In those days membership fees ranged from a mere $12 to $18, remembers Bill Foulds, club secretary from 1960 until 1983. One of the first things the club’s 12-person board did was obtain a liquor licence. The place was unacceptably dry. The club then got on with the business of providing members with a range of amenities, including a luxury that every harried professor needs: a steam bath. (Alas, the water has long since been turned off.)
Forty years onwards, faculty and administrative staff have been joined at the club by alumni. All are welcome to take out a membership for the current unclub-like fee of $300 per year. (For that amount of money in a Pall Mall club in London, you might manage a couple of cold lunches and a jug of house claret.) Belying its name, the Faculty Club reaches far beyond the professoriate. Weddings, bar mitzvahs, retirement parties – the club is the setting for various rites of passage. Included is that ritual known to PhD students as the “Oral Defence Congratulatory Drink.” Once the star chamber of examining professors has been faced (down), and all, including the often dazed candidate, retire for a libation, it is to the Faculty Club they go. Welcome to the club, indeed.
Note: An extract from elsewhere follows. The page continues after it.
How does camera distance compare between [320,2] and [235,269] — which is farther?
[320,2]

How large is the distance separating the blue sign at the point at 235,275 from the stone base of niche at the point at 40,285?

But it is not only long-suffering graduate students who make up the guest list. All sorts of people have come through the doors of the Faculty Club. Sir Peter Ustinov visited once, charming a group of professors with his knowledge of European history – no easy task, even for the flamboyant Ustinov. Sir Edward Heath, former British Conservative prime minister, stopped by for a drink (Chivas Regal). Recently, Michael Burgess of Les Misérables fame sang at the club, but only after having a grand piano delivered to the premises.
Satisfying guests and members alike is a dedicated, family-like staff of 17, led by manager Leanne Pepper. With just six years’ service, Pepper is a veritable rookie compared to Peggy Hopkins, the genial hostess who has worked 18 years at the club, and bar manager Ernie West, a voluble Scotsman with a Methuselah-like 32 years of service. West’s twin, Brian, even more voluble, has seen 20 years behind the club’s bar.
The Faculty Club looks and smells and feels like a club should. Somnolent in the morning, it really begins to come to life in the afternoon when members arrive for lunch in the beautifully appointed main-floor dining room or downstairs in the cosy, wood-panelled pub. In its composition and atmosphere it exemplifies the modern U of T, but with its history and its glorious Group of Seven collection it pays homage to the university’s past. Just like other 40-year-olds, the Faculty Club has seen it all.
Brad Faught (PhD 1996) teaches history at the University of Windsor.